» **Given problem 1**
In the blog post about grief over the holidays, what did the writer's mother love that drew them to a church on Duval?
» **Given problem 2**
Continue the blog post about grief over the holidays from where it stops, keeping its personal voice.
** Begin Excerpt **
Holidays, Depression, Grief and how do you cope? How do I cope with it all?
Right now this past week has been a flood with the dam breaking and tears almost non-stop. This is the First Christmas without my momma, my best friend and even though I know she remains in my heart and I will see her again it still does not lessen the pain at times. The tears come at will and the pain of losing her feels just as new as it was one year ago.
Memory Lane: Some days I just sit on my porch and let the tears roll as visions of momma and all the wonderful memories we made float round my head. Trips to Key West, the Glass Bottom Boat we went on and I went snorkeling while she enjoyed the company of some of the others who remained on board...Sloppy Joe's and so many other places down Duval St and some rather interesting venues on out of the way places. We would find them and take our time browsing and enjoying the wares. She loved stained glass windows and there was one church on Duval we would visit when there. Key West was and still is, one of my most favourite places with the warmth of the residents and tourists alike. It felt like home to me and I hated to leave once there.
** End Excerpt **
** Begin Dataset content **
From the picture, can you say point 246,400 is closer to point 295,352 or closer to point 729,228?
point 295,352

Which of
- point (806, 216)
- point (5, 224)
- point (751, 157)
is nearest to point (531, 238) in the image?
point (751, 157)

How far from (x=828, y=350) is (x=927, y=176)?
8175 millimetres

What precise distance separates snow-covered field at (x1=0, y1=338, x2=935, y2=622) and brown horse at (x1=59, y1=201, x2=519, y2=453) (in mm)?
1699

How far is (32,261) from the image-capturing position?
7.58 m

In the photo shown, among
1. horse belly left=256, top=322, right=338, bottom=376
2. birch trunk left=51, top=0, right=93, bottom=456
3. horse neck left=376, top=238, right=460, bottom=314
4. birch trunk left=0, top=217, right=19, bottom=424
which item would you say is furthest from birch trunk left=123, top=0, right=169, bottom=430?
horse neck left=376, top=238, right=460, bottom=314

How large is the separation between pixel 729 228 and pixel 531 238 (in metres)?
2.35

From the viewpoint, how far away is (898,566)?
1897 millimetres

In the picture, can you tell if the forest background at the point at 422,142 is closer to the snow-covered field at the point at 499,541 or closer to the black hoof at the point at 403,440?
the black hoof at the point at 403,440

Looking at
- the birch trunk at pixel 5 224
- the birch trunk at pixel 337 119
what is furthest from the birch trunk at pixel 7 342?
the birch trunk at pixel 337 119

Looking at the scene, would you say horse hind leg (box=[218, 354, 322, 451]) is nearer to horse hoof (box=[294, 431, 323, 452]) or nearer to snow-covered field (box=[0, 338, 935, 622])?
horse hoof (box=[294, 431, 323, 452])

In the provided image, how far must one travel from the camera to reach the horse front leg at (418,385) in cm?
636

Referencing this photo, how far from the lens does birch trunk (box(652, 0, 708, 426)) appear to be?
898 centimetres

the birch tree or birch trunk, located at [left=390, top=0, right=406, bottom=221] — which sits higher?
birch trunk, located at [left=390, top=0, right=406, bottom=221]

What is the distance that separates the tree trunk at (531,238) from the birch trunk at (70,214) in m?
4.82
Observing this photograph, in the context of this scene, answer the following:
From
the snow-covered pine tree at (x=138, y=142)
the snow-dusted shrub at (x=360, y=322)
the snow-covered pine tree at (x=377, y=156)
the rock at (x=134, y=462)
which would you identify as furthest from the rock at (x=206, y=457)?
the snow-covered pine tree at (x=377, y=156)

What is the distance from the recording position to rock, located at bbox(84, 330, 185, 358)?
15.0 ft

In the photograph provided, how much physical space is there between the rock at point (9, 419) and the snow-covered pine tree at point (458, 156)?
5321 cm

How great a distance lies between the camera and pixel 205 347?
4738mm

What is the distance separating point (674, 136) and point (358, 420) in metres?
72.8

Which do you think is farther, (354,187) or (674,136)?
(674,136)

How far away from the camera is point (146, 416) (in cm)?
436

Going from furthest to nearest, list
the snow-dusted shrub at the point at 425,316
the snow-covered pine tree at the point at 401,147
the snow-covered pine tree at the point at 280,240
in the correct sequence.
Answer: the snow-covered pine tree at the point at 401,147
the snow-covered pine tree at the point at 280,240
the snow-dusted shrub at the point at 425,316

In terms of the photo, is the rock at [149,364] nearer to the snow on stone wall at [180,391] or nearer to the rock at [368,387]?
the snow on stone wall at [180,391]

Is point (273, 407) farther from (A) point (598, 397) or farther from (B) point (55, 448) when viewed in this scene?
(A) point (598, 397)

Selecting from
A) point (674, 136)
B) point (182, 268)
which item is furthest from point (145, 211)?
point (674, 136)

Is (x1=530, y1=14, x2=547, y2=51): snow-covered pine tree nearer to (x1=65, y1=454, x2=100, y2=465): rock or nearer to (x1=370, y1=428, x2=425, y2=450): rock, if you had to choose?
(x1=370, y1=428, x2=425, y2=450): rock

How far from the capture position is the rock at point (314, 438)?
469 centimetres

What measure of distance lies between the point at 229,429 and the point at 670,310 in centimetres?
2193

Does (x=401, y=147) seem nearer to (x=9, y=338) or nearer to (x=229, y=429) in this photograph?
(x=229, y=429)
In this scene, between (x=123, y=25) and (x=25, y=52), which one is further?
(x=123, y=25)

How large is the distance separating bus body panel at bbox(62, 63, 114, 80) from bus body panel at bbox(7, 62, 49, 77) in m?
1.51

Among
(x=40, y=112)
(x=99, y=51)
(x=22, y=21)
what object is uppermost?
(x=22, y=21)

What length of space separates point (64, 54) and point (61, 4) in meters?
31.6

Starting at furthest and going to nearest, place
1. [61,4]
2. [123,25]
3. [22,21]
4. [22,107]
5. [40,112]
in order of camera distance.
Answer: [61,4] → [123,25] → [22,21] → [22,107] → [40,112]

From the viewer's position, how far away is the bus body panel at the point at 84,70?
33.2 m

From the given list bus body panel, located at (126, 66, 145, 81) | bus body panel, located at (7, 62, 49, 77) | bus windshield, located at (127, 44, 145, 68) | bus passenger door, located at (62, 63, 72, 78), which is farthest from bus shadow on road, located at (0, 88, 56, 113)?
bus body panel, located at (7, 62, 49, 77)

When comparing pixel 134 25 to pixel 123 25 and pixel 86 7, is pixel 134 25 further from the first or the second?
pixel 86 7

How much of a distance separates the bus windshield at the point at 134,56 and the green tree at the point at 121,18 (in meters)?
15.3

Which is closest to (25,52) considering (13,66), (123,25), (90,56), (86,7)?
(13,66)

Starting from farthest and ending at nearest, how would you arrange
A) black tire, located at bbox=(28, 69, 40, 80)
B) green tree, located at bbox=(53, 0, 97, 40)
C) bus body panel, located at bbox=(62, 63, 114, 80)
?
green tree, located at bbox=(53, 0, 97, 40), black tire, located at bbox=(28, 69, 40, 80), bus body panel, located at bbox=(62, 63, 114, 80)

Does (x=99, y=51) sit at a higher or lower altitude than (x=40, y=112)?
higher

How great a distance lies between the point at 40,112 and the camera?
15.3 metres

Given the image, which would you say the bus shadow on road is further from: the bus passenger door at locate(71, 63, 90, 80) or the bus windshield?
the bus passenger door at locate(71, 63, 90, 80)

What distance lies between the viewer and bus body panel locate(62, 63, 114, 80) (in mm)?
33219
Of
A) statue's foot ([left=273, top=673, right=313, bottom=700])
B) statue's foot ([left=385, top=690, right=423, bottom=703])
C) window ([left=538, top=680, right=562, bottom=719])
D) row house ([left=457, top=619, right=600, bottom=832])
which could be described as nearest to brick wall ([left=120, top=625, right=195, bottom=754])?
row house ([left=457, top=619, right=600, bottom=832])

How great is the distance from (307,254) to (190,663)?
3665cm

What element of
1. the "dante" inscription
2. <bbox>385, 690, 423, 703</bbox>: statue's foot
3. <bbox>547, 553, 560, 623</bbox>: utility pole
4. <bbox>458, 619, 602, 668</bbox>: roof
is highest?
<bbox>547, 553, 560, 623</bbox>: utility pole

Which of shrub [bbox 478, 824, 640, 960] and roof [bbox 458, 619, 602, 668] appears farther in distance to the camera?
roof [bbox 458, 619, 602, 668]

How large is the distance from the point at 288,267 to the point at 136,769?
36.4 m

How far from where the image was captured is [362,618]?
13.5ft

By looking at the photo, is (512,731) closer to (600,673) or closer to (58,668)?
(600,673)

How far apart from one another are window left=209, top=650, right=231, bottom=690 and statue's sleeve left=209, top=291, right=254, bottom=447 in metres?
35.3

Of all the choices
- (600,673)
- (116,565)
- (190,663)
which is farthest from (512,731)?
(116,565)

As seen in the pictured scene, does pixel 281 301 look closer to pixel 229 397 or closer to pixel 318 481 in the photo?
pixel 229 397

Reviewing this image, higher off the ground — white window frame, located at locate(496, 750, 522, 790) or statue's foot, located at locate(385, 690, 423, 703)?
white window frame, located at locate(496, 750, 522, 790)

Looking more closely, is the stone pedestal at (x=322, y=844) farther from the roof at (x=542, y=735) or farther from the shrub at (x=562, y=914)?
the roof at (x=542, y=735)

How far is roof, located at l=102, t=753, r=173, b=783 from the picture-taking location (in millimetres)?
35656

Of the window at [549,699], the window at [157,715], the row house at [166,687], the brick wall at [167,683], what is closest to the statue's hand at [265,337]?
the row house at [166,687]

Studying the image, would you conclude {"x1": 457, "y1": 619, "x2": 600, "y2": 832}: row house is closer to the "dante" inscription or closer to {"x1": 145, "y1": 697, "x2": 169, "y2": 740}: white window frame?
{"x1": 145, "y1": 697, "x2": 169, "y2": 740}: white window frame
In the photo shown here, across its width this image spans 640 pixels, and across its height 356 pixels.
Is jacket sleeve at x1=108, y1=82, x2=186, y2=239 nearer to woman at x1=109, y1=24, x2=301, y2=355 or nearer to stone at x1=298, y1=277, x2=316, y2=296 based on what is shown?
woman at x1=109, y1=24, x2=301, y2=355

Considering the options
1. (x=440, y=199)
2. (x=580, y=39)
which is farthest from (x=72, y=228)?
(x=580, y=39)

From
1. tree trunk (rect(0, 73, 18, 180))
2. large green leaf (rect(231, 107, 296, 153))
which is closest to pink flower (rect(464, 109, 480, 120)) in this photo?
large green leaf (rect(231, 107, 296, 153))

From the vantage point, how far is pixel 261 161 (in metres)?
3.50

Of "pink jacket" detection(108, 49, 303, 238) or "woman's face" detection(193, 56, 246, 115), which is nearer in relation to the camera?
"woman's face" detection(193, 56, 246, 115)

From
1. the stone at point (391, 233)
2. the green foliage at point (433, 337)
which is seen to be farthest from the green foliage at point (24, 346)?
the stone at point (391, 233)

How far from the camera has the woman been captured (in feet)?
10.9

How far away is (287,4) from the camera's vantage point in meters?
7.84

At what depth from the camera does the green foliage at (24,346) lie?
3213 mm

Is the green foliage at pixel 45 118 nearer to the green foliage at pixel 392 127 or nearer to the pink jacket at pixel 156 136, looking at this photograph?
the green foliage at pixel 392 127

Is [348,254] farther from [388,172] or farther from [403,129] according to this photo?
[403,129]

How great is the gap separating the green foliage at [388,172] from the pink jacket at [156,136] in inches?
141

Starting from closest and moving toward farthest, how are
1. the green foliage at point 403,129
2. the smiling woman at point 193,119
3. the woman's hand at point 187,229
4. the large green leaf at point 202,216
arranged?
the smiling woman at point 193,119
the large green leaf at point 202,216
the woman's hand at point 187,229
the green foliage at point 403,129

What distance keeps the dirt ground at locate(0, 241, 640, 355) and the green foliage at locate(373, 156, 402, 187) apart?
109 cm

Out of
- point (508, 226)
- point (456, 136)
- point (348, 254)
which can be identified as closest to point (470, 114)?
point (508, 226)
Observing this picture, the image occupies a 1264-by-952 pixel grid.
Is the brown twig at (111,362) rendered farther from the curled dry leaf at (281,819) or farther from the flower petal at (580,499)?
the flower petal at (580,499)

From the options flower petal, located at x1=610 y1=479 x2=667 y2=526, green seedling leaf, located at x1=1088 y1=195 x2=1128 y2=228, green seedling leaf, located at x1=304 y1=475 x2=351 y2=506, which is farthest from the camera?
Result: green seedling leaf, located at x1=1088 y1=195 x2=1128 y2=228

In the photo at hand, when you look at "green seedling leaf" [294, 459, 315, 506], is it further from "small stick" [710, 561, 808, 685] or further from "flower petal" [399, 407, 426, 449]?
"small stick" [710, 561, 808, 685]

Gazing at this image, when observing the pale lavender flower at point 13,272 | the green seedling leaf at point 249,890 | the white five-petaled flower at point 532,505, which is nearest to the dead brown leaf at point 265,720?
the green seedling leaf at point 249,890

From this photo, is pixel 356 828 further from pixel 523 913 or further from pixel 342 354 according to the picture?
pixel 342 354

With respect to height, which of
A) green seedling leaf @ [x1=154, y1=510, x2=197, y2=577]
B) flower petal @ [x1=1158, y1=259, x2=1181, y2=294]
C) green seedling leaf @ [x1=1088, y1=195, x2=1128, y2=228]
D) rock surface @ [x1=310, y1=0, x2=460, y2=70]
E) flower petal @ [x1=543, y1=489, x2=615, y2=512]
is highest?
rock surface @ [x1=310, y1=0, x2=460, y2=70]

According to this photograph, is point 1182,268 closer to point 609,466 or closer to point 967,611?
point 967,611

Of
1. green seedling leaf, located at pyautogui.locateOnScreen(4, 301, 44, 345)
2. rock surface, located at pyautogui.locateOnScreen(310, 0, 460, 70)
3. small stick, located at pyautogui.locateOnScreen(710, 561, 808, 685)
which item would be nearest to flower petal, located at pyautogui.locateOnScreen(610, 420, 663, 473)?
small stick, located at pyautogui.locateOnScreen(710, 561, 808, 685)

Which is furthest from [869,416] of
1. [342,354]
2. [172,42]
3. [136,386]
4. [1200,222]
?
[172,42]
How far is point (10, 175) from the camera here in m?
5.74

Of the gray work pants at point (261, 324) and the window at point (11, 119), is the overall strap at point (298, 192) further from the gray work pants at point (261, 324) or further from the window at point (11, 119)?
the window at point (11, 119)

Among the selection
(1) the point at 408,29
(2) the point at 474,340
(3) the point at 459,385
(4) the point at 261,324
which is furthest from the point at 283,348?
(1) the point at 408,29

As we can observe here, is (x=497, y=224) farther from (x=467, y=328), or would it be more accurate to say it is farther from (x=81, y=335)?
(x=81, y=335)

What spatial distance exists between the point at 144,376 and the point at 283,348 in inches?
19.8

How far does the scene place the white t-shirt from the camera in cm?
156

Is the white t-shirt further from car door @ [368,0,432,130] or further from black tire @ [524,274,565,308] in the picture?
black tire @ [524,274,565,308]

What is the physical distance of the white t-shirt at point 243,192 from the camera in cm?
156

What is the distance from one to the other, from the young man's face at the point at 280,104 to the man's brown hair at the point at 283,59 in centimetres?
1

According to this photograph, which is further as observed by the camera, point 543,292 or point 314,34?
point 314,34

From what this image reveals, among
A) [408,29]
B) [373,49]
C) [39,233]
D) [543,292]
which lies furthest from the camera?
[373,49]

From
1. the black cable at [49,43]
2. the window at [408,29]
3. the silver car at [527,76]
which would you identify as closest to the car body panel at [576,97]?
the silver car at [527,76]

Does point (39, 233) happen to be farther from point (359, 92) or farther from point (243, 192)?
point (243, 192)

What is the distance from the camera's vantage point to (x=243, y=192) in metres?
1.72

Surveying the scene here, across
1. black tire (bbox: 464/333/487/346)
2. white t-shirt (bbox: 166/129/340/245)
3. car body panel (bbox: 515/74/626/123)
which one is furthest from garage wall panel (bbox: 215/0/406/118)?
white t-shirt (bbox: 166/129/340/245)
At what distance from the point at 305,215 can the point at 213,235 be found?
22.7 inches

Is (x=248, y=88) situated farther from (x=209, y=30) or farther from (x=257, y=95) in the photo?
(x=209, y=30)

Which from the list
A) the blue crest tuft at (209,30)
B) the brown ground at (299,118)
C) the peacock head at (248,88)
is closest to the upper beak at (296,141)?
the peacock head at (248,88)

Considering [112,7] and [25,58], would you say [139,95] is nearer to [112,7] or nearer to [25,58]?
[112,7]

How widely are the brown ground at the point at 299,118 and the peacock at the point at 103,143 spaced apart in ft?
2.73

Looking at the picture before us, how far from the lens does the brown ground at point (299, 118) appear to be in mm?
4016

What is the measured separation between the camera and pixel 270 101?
** End Dataset content **
» **Exercise answer 1**
Stained glass windows.

» **Exercise answer 2**
Momma and I also trekked to many flea markets ~ Cowboy Junction, Howards Flea Market, Stokes Flea Market and the incredibly enormous Websters Flea Market ~ We would have to leave so early in the morning to get a decent parking spot and then even spending the day there you never saw everything lol. Better wear a good pair of walking shoes too.
So this depression - How do I cope? I cry, let the tears fall although I really really hate getting all stuffed up and not being able to breathe after but tears are a release and are cleansing. Some days I just curl up under the covers and sleep the day away. That is ok too unless I find myself in a long term isolation mode. That can happen even when I am not grieving so that is something to watch out for. Be careful to not be isolating yourself for too long. I have a couple of very good friends who know when to check on me after 7 - 10 days of not hearing from me at all whether text or e-mail.
Do something special that celebrates the legacy of love and life of your loved one.
Eventually the wound will close, the pain will lessen and healing happens. If you find yourself unable to cry you might have to give yourself permission to cry , as silly as it sounds - Everyone grieves differently and not all of us are waterfalls of emotion. Some folks just do not cry and that is ok too. This is a rough time for so many people and the stress of a holiday gathering that is supposed to be filed with fun and merriment can cause many to become unglued.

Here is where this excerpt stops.